In Austria, this conversation is just starting. Chris Yorke, the CEO and managing director of the Austrian Wine Marketing Board, is in talks with lawmakers to lump natural wines under the Qualitätswein (quality wine) designation. Earlier this year, Yorke gave a presentation to the Austrian National Wine Committee, the highest authority for wine, appointed by the Minister of Agriculture.

“I have noticed how well made our natural wines are and how well they are perceived in our export markets,” explains Yorke. In terms of export, the issue is that if a wine doesn’t get qualified as a “quality wine,” it doesn’t get to display the Austrian flag. “I showed the numbers [proving this notion] to the committee, and I hope that this great marketing tool will stay relevant.”

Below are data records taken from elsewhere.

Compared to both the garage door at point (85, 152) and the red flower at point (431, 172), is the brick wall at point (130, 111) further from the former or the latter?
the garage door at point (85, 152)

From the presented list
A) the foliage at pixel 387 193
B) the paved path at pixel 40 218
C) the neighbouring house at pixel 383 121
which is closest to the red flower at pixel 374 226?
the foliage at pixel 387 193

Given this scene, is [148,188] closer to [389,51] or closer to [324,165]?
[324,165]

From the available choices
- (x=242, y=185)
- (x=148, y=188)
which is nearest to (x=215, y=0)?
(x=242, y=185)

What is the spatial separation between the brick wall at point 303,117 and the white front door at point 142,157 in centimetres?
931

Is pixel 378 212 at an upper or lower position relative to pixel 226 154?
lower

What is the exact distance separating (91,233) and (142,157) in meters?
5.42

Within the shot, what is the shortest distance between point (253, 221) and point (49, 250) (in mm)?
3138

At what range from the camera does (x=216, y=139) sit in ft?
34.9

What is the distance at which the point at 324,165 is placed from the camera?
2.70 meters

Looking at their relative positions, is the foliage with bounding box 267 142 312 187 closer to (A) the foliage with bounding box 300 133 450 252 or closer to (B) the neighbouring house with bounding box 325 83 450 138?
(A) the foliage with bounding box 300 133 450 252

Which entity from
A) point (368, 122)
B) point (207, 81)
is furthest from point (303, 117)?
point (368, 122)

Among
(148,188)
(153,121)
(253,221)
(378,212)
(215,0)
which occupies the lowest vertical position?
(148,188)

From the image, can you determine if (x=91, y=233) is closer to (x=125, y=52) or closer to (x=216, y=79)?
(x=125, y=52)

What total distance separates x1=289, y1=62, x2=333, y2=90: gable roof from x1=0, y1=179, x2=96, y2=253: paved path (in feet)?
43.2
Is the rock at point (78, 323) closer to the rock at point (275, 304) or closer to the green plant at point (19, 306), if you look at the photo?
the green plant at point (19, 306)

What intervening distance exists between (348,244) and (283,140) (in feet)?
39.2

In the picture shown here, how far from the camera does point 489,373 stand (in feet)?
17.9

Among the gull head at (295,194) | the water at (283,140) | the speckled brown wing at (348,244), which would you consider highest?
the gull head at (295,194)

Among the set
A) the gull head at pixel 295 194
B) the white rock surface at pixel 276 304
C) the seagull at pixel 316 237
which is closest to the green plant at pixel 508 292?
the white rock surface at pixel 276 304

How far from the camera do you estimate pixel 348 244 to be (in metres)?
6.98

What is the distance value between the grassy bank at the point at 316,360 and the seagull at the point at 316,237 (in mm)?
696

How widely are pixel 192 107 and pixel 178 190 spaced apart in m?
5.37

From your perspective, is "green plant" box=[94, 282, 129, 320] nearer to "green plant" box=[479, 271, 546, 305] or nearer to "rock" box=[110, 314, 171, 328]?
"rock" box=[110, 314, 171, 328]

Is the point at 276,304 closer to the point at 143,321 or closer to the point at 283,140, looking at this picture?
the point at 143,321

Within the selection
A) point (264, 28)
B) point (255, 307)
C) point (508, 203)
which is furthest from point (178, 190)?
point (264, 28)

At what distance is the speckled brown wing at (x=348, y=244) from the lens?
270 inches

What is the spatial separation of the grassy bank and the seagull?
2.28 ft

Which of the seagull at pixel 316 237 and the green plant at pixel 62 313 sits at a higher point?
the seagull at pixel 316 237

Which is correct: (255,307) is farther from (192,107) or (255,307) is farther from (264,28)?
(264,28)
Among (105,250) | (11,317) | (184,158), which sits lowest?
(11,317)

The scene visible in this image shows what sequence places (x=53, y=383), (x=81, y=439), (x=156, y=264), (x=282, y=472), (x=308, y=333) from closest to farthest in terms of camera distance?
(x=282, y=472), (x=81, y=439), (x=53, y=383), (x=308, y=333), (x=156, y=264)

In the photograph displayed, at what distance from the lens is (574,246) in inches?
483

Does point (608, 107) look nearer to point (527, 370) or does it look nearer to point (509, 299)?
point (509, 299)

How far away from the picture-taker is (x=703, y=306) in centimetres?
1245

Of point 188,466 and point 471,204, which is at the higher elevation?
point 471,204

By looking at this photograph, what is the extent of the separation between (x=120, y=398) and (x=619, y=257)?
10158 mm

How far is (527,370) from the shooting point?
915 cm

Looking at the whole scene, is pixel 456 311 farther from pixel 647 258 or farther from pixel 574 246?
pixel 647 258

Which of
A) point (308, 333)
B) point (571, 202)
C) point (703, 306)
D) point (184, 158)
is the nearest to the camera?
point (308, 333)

But Sepp Muster, one of the original natural winemakers in Austria, says that he doesn’t even try to get wine qualification. Stephanie and Eduard Tscheppe-Eselböck of Gut Oggau in Burgenland share that sentiment. Without their support, many natural wine pioneers worry that their calls to change label labels will go unheard.

What will be the outcome of this debate? Unfortunately, legal adjustments don’t happen overnight, and it will be at least two years before any major changes are made. Only time will tell if we’ll see a change to natural wine labeling across the globe.